Specifically, chrony will never step the system clock after the initial synchronization, so time will always be monotonic thereafter (as long as chrony remains in control of the system clock).

[Kudu] Call sched_yield() before checking and sending the time

Any unpredictable delay between fetching the current time and sending it across the network will increase the error on clock synchronization. One of the potential causes of unpredictable delay is preemption. Invoking sched_yield(2)Linux before fetching and sending the time will make it highly unlikely that the time quantum is exceeded between checking and sending the time.

[Kudu] Detect cloud type, and configure NTP to cloud’s NTP provider

A large number of users are running on the cloud, and a number of cloud providers offer highly accurate NTP endpoints. Therefore, it’s a nice addition to auto-detect the fact that the program is running on a cloud provider, and automatically configure NTP to point at the special highly-accurate NTP endpoint.
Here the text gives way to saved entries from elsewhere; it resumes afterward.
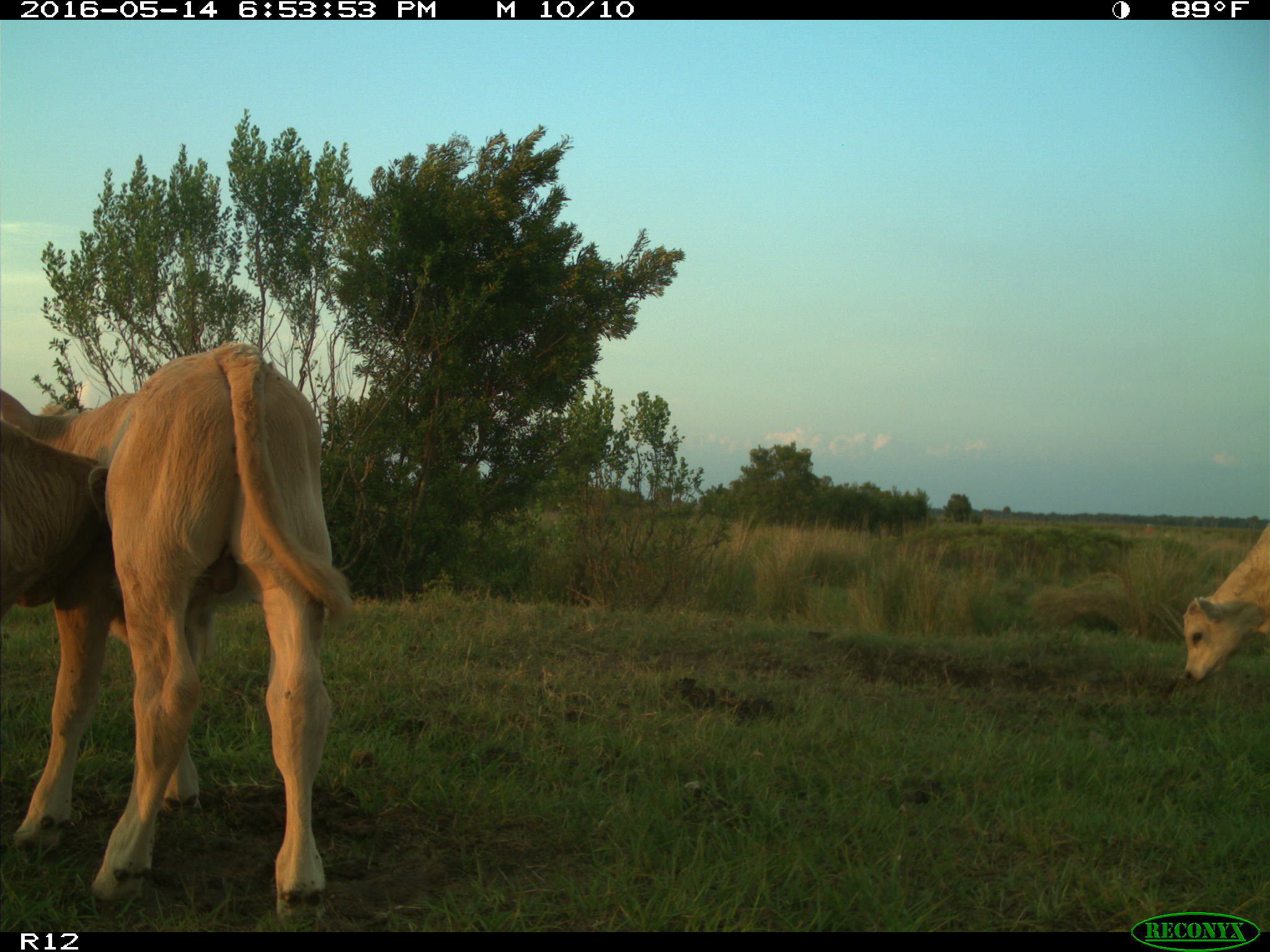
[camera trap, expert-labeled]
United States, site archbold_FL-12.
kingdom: Animalia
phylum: Chordata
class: Mammalia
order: Artiodactyla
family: Bovidae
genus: Bos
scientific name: Bos taurus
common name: domestic cow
[Kudu] Always re-check STA_NANO, as it can change at runtime.

NTP will either offer your time in milliseconds or nanoseconds. Some NTP implementations will toggle that choice at runtime, so your code must tolerate transitions between the two.

[Kudu] Tolerate transient failures in ntp_adjtime

It’s possible that ntp_adjtime will fail for a brief window as the clock temporarily loses synchronization. During this time, you can continue to advance the clock and maxerror manually, and time out after a short window.
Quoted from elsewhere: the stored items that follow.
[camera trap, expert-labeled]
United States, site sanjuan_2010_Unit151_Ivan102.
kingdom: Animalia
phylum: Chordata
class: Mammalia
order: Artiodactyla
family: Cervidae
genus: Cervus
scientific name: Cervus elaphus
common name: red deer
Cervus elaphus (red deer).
[Rust] CLOCK_MONOTONIC goes backwards

Also just be aware that monotonic clocks aren’t impervious to backward jumps. Widely deployed programs (firefox) and libraries (rust stdlib) have noticed that monotonic clocks are not as monotonic as they’re supposed to be.

Open Questions

SCM_DROP_IF_LATE

When pulling the current time and sending it across the network, calling sched_yield() makes a decent attempt at not context switching away between the first and second parts. However, calling send() on a packet, and it actually being sent, are two different things. sendmsg() accepts a flag SCM_DROP_IF_LATE, which adds a deadline when enqueing a packet into the network stack. If it can’t be sent before the deadline, then it will be dropped. This seems like it would help bound how late a packet could be sent out after the current system time was checked.

I don’t see anyone using it for this case. There’s very few uses of it at all, only 10 hits on github code search. Historically this has correlated with kernel features that are either partially implemented or have significant limitations.

TCP Timestamps

TCP Extensions for High Performance defines a TCP extension, TCP Timestamps, which places a timestamp on all packets. This is used to build Round Trip Time Measurement into the TCP protocol. While this has utility for TCP itself, this seems quite useful as a way to continuously transparently synchronize your clock with peers. However, I can’t seem to find any way that the timestamps are exposed to userspace or eBPF for processing.

PTP

Huygens

[huygens] is an NTP-like approach, offering PTP-like time bounds.